As some of my readers already know, I seized upon the idea of becoming a writer based on an experience I had when I was given the assignment to write a short story. Upon its completion, that story was read aloud to an audience, and when that audience responded with unsolicited positive feedback ("I liked your story!"), I determined I would spend my life writing stories. My decision was helped along, I will confess, by my fourth grade teacher, Mrs. Walton, who had given the writing assignment and who had read my story to my classmates. Still, the experience was profound and life changing. I mean, here I am, fifty years later, still writing and publishing stories of one sort or another.

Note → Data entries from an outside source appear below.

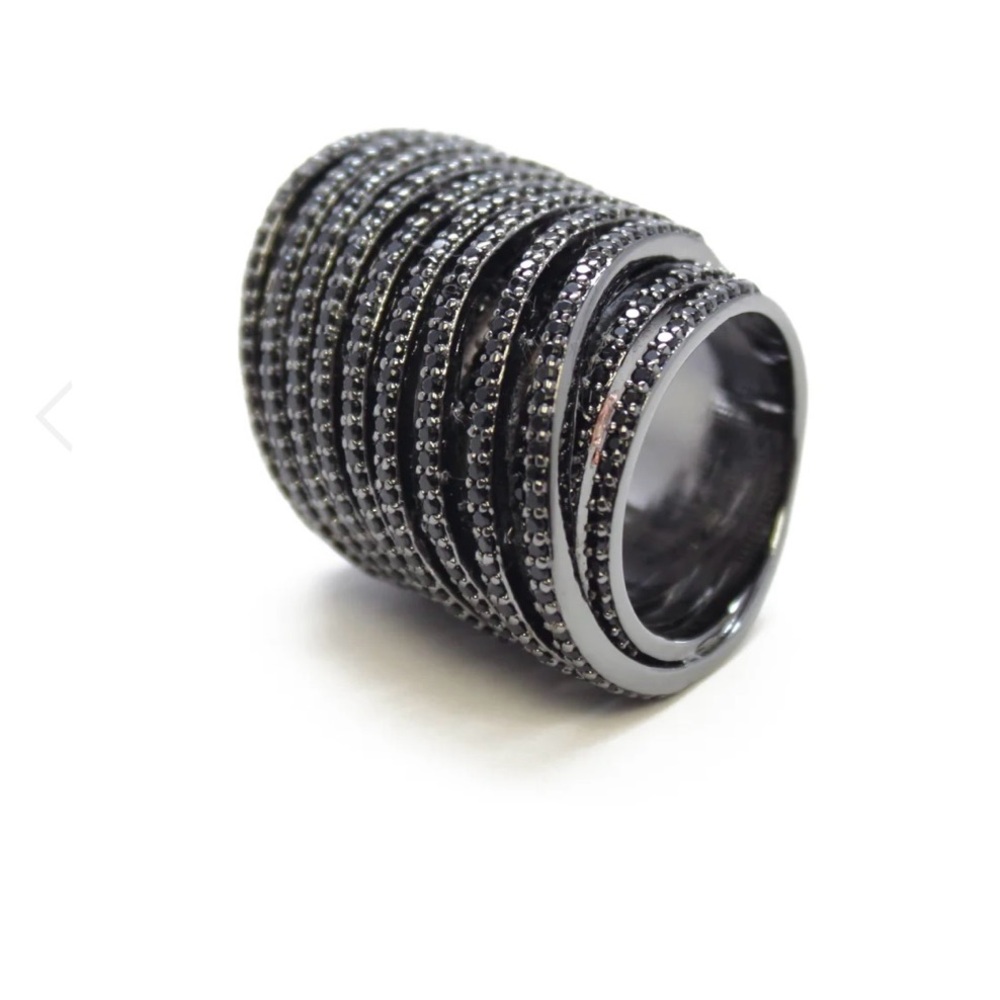 nOir jewelry Crystal Spiral Ring
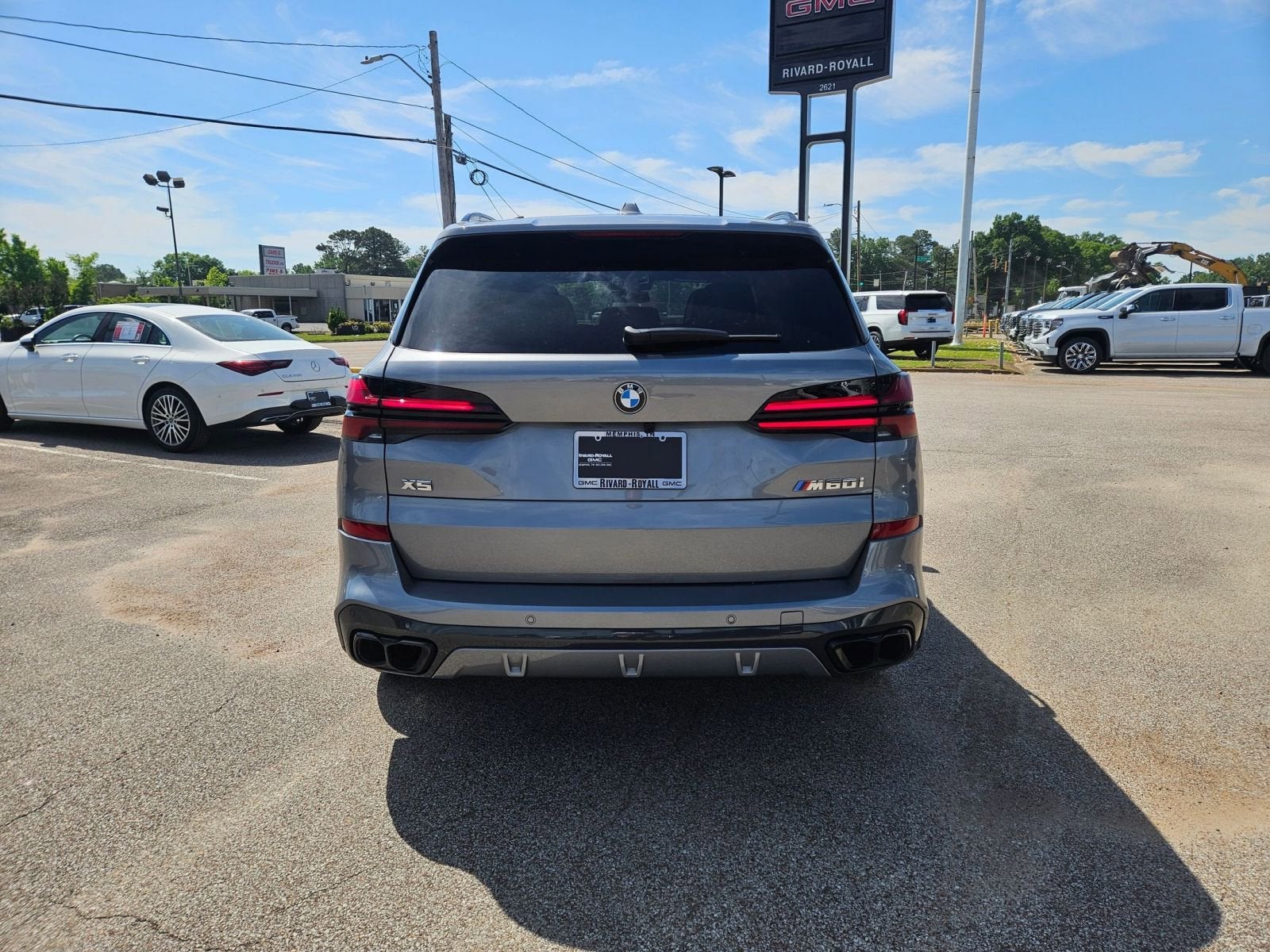 View vehicle photo 5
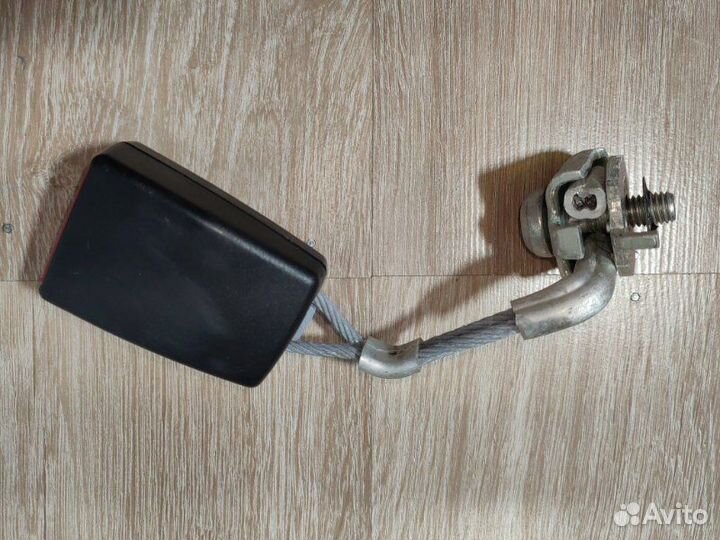 Замок ремня безопасности задний правый Bmw 5 F10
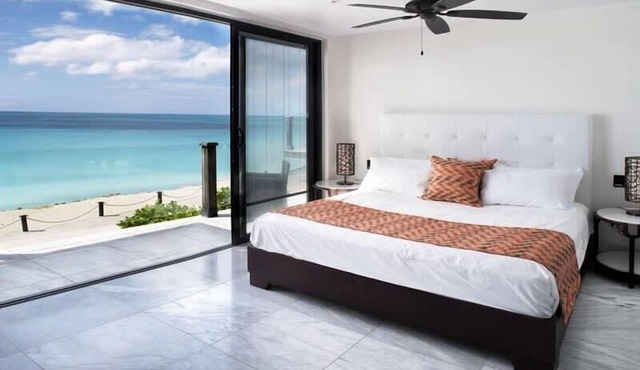 Beachcomber – Three-Bedroom Oceanfront Private Villa at Tamarind Hills, Antigua and Barbuda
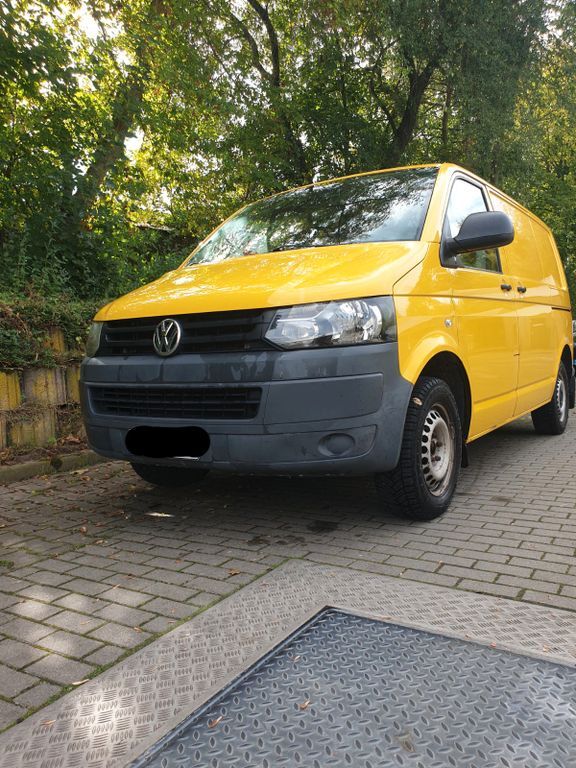 VW T5 Transporter 121.000 km 8.999 € Magdeburg 39112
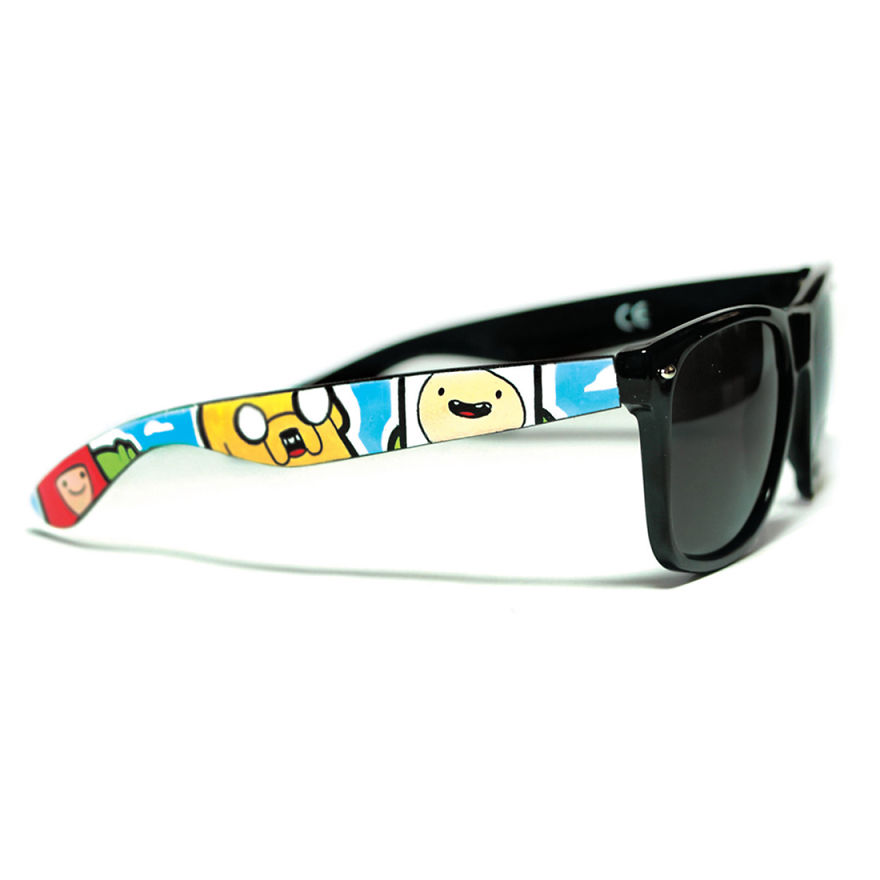 Artist Paints Cartoon Characters On Wayfarer Sunglasses Artist Paints Cartoon Characters On Wayfarer Sunglasses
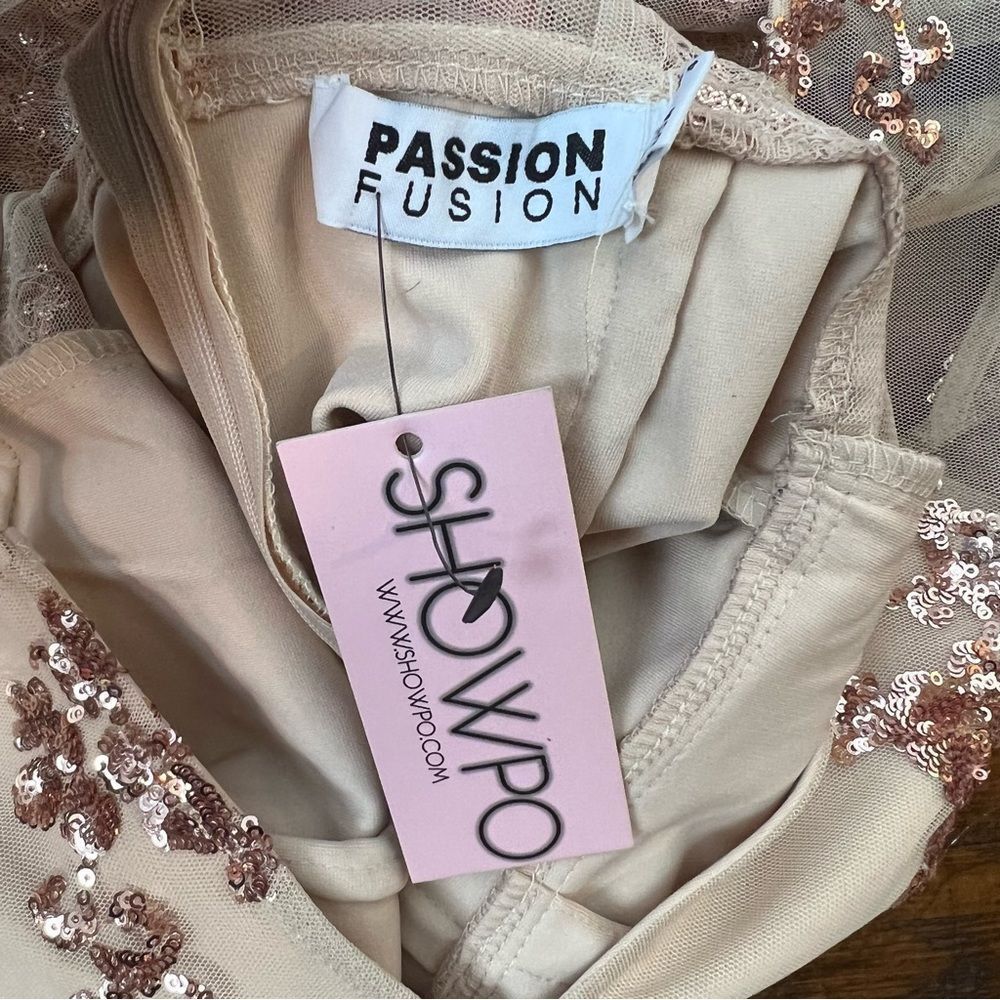 Showpo Passion Fusion NWT Nude Sequin V Neck Evening Gown Womens Size 4 - Picture 8 of 12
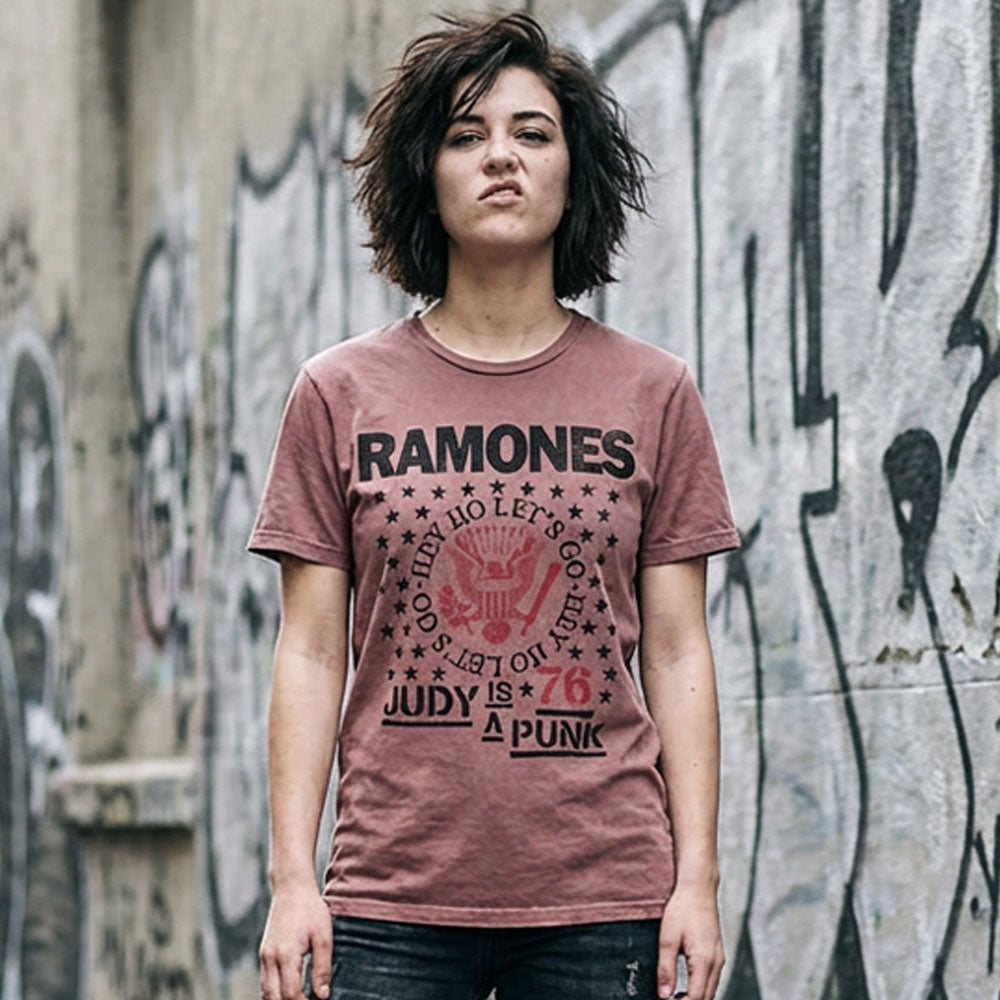 
                  
                    RAMONES ラモーンズ (デビュー 50周年 ) - Hey Ho Judy / Stone Wash / Tシャツ / メンズ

What I gained from that event was the experience of having an audience become so wrapped up in a story (in this case, a story about a boy who builds a robot) that they are utterly swept away by it. Ok, it may be a stretch to characterize a passel of nine-year-olds as being "swept away" by anything other than a cupcake party or the last day of school, but they truly were attentive. They laughed in all the right places and were surprised by the plot twists. Mind you, I was nine. The adulation afterward at recess ("Your story was good!") went straight to my head.
Because of that event (and because I am an avid reader of fiction... and a lit major), I have known all my life that a story well told can be powerful indeed. And it is this very power that has been unleashed with the production of "Serial," a new podcast produced by radio station WBEZ in Chicago (which also produces This American Life, a popular weekly radio show on NPR). This is how the podcast is described on its website, www.serialpodcast.org:
Serial is a podcast from the creators of This American Life, and is hosted by Sarah Koenig. Serial tells one story—a true story—over the course of an entire season. Each season, we'll follow a plot and characters wherever they take us. And we won't know what happens at the end until we get there, not long before you get there with us. Each week we bring you the next chapter in the story....
The first season of Serial (which I had greatly anticipated, having been a fan of This American Life for many years) involves a murder that was committed fifteen years ago; a teenage girl was allegedly killed by her former boyfriend. He is now serving time in prison for that crime. But aspects of the prosecution's assertions do not ring true to Koenig as she embarks upon her own exhaustive discovery of the facts surrounding the case, and so with each episode of Season One, we are made privy to the investigation step by step. Knowing that this is not fiction, that a young man's fate hangs in the balance as Koenig attempts to determine if he has been unjustly accused makes this story all the more compelling.
I've been listening to each episode on my iPod as I ride my bike to work. I heard the first episode Monday and honestly, I don't even remember the ride in, I was so riveted by the story. It's only a couple of miles from my house to the campus where I teach, but it's uphill every bit of the way. Having "Serial" to keep my mind off pushing those pedals has been a godsend.
As a reader, I'm a big fan of radio stories, as they challenge us to construct images from words and also to learn to listen attentively. Koenig's friendly, down-to-earth narration coupled with her pointed but never demanding interview skills contribute greatly to the success of this podcast as a whole. I hope it continues with a strong Season Two. I haven't even finished Season One yet, but I'm already looking forward to the next story.